WHAT THE EXERCISE ASKS: Change "sock" to "stocking" in the items that begin at the line containing "Between (347,238) and" and stop after the line containing "Answer: (766,888), (681,812), (912,487), (358,16)". Give back only those lines, with everything else left as it is.

DATASET EXCERPTS:
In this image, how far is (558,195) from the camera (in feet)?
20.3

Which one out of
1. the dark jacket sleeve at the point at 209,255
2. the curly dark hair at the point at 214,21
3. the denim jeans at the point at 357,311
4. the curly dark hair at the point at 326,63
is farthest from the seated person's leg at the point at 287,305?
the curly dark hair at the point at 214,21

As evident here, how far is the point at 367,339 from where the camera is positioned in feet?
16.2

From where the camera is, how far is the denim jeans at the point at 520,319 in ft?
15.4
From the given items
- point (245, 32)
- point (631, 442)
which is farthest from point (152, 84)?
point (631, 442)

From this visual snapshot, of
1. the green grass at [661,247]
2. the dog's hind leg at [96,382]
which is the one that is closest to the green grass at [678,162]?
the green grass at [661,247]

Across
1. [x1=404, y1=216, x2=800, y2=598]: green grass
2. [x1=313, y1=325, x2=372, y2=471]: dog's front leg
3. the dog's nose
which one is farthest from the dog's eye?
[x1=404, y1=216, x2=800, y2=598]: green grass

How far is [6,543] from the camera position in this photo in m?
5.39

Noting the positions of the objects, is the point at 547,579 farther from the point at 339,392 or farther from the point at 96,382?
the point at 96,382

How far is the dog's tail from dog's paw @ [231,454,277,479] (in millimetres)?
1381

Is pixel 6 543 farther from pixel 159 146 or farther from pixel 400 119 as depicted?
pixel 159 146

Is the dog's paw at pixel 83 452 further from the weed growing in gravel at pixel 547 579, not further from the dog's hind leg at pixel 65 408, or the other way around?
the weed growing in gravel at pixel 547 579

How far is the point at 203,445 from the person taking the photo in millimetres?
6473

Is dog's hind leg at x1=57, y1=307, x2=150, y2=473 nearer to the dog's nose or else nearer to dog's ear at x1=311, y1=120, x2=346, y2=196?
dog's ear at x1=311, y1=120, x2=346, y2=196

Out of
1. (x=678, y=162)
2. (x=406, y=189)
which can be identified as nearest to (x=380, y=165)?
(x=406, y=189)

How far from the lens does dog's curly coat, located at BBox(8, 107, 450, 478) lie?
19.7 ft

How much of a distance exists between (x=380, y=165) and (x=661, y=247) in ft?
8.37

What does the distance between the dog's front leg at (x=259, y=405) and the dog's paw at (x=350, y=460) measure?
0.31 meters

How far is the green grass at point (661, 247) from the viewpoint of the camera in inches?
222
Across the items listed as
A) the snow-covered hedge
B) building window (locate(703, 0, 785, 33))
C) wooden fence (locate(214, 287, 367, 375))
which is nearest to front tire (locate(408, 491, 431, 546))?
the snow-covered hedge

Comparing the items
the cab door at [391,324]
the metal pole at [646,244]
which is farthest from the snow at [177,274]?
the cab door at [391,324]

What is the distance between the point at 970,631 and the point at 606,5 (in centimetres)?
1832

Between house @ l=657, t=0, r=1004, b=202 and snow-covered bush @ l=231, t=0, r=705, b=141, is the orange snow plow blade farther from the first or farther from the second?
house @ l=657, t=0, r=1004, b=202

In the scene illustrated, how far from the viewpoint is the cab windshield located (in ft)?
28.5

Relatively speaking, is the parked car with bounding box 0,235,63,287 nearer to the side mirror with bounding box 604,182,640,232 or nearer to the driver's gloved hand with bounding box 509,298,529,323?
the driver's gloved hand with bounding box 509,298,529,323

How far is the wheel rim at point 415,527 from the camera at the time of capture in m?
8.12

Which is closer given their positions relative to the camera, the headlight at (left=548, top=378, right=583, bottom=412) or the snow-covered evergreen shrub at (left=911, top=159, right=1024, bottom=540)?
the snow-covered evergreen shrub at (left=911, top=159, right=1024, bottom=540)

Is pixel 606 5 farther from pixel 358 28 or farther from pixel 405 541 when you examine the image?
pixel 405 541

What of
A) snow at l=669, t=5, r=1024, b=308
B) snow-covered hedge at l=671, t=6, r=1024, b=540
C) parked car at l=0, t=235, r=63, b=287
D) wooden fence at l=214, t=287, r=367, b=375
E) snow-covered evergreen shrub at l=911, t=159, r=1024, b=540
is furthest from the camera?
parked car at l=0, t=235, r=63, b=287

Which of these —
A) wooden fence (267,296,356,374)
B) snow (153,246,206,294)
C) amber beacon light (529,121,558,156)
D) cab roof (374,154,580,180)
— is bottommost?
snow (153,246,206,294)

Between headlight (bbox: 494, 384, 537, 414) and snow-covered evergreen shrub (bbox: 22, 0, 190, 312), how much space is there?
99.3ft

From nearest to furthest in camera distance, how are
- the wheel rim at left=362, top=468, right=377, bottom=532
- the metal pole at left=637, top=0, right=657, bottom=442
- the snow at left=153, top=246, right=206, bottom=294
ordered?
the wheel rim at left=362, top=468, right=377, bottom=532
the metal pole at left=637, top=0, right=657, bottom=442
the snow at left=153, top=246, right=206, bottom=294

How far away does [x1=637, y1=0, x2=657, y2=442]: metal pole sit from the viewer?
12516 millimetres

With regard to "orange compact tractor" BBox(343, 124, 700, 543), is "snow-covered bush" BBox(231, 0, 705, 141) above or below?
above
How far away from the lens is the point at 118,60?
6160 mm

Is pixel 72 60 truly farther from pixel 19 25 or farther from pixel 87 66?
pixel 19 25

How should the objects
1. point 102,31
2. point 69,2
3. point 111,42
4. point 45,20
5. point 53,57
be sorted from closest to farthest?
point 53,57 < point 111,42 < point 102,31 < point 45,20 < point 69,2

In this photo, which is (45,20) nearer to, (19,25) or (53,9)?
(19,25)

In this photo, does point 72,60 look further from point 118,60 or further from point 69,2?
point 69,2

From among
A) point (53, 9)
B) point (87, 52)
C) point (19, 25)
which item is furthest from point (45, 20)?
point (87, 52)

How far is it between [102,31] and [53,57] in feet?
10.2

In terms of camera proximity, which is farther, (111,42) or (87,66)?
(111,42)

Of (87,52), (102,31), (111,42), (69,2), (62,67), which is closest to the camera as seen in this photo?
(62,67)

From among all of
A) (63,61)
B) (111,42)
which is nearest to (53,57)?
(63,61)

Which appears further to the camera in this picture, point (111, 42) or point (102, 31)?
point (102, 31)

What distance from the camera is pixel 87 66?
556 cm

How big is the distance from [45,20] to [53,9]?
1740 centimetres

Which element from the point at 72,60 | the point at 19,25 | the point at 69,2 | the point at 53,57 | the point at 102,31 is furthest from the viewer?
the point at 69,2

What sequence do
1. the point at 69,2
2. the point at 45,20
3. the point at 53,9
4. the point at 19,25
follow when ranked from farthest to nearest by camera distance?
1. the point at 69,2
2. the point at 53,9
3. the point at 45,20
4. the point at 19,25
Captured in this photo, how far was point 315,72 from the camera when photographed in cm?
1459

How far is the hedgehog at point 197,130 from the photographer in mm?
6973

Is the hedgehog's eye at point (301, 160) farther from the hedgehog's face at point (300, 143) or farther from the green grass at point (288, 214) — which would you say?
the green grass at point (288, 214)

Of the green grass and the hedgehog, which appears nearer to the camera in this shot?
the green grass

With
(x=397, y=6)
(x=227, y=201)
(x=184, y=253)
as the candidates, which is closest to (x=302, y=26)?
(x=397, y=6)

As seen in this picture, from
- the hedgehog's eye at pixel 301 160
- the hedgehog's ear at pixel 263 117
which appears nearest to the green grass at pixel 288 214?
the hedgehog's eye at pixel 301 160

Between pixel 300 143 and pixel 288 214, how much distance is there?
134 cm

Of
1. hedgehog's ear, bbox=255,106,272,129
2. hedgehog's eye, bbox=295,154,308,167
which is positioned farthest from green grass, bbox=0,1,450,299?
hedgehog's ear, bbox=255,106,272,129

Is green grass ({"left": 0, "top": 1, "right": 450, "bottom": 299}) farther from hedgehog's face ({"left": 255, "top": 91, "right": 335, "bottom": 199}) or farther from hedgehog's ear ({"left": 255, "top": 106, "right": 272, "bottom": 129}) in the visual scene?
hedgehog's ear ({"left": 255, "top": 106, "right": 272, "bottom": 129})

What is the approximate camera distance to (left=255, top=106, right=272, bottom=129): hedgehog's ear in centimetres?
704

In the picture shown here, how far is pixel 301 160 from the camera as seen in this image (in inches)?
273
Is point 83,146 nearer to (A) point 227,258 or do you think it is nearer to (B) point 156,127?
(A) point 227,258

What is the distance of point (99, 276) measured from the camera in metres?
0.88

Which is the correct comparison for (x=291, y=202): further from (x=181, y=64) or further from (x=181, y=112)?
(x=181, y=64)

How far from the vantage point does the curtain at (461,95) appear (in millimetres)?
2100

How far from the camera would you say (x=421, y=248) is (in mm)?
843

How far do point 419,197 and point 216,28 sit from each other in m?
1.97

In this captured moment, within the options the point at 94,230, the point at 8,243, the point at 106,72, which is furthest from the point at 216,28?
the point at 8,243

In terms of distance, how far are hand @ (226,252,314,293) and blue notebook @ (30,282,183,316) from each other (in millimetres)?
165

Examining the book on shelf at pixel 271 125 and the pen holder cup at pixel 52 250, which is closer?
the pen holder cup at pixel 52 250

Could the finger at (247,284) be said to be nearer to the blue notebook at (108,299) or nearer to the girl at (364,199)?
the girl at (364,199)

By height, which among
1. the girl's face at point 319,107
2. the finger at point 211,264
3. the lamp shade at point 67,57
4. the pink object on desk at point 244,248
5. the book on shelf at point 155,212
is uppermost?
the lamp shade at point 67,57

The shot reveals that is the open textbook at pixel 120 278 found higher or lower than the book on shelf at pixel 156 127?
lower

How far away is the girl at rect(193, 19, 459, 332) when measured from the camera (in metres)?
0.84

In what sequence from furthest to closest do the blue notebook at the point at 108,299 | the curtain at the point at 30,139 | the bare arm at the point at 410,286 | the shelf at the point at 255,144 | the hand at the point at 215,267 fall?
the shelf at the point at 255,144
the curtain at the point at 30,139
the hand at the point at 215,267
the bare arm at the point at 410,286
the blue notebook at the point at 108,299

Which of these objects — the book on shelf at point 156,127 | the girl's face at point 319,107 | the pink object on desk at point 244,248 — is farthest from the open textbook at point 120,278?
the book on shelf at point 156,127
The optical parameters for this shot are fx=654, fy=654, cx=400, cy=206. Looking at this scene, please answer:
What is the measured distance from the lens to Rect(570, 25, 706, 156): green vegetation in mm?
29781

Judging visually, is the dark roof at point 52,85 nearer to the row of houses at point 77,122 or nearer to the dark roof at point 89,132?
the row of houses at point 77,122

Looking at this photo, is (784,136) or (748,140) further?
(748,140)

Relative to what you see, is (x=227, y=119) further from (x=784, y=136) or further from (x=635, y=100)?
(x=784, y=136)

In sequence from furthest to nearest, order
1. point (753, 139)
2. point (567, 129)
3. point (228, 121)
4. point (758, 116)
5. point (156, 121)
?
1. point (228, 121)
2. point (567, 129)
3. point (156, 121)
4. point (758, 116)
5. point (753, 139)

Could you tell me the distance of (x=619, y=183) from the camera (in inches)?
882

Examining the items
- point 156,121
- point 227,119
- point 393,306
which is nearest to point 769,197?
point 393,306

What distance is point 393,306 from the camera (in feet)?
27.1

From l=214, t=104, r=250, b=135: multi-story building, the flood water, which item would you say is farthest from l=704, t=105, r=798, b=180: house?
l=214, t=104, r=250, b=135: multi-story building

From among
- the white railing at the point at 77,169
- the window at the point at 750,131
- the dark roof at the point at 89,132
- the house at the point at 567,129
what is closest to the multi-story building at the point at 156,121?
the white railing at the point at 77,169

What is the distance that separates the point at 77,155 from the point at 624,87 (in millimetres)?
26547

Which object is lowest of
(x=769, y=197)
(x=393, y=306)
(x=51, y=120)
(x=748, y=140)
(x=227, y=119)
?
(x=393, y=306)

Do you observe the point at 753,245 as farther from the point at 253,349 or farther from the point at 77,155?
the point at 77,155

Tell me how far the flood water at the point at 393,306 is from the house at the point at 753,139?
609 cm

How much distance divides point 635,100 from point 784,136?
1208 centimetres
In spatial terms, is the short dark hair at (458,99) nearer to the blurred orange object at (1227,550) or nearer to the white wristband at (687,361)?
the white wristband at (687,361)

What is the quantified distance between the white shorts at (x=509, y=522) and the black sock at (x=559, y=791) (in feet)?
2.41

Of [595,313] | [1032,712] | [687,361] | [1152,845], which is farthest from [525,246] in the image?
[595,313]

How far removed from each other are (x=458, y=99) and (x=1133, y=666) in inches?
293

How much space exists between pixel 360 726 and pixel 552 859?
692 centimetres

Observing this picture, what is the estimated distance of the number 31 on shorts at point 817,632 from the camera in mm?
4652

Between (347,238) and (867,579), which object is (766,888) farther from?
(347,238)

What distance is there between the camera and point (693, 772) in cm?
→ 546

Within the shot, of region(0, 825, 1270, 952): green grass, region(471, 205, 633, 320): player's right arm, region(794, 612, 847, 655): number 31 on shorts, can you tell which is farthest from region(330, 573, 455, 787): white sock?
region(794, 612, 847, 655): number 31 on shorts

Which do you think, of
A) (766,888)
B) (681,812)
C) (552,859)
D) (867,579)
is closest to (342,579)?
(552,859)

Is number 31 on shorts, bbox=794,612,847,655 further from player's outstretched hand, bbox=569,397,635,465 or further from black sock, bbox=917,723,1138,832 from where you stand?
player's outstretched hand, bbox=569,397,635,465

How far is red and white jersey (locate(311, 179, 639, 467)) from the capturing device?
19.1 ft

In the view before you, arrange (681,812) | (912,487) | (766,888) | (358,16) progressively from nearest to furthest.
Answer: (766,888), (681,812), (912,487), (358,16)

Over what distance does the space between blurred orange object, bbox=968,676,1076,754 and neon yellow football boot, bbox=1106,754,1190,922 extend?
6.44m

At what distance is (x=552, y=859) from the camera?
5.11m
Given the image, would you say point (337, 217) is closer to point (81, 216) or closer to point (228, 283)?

SOLUTION TO THE EXERCISE:
Between (347,238) and (867,579), which object is (766,888) farther from?
(347,238)

What distance is there between the camera and point (693, 772) in cm?
→ 546

Within the shot, of region(0, 825, 1270, 952): green grass, region(471, 205, 633, 320): player's right arm, region(794, 612, 847, 655): number 31 on shorts, can you tell which is farthest from region(330, 573, 455, 787): white stocking?
region(794, 612, 847, 655): number 31 on shorts

Which do you think, of
A) (766,888)
B) (681,812)
C) (552,859)
D) (867,579)
is closest to (342,579)?
(552,859)

Is number 31 on shorts, bbox=794,612,847,655 further from player's outstretched hand, bbox=569,397,635,465 or further from black stocking, bbox=917,723,1138,832 from where you stand?
player's outstretched hand, bbox=569,397,635,465

How far is red and white jersey (locate(311, 179, 639, 467)) from the capturing device?
19.1 ft

In the view before you, arrange (681,812) | (912,487) | (766,888) | (358,16) progressively from nearest to furthest.
Answer: (766,888), (681,812), (912,487), (358,16)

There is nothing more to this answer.